Montessorians believe that purposeful work is the expression of the Tendencies of Humans, those essential qualities that motivate natural human development. The eleven tendencies, orientation, order, exploration, communication, activity, manipulation, repetition, exactness, abstraction and perfection, When these tendencies are satisfied, children (and adults!) are peaceful, focused and motivated. Their natural state is respected and they are able to contribute to their communities in peaceful, focus and motivated ways. If you look at the materials available to learners, regardless of the developmental stage, they match these human tendencies. They allow learners to understand their place in society and their relationships with others. They are orderly and precise. The allow for open exploration and repetition. They build children’s ability to communicate. They lead, through mastery, to exactness. They allow manipulation of the material itself and active engagement. They develop the abstract mind and, through their self-correcting nature, allow the child to continually perfect his or her work.

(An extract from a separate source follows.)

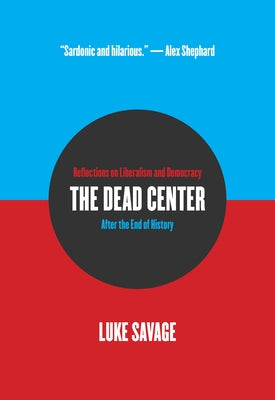 The Dead Center: Reflections on Liberalism and Democracy After the End of History Paperback OR Books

Through engagement with materials that share these common features, Montessori learners remain focused, motivated and peaceful. You can see it in the joyful buzz of the Montessori classroom, in which learners choose their own lessons, in the ways in which learners chat with each other without losing focus on their own work, in how they help each other, demonstrate patience, and respect each other’s space and attention. Purposeful activity is the outcome of a classroom that protects children’s intrinsic nature and follows their human tendencies. Children see themselves as active agents who can influence how their community operates, and they maintain that sense of agency outside of the classroom. They experience, through the design of the materials, their own responsibility for each other and the ways in which their own efforts are frustrated if others don’t reciprocate that responsibility. They learn to be patient, waiting for the lessons they seek to be available. They learn to be accountable, returning materials to the shelf in a condition appropriate for a new learner to engage. They learn to be resourceful, supported by real tools that allow their desire to be helpful to be enacted in truly useful ways. They maintain the peacefulness with which they were born and expand the focus and motivation that will allow them to change the world. Step one in the peaceful revolution: prepare an environment within which children’s natural peacefulness is the norm, and let it flourish.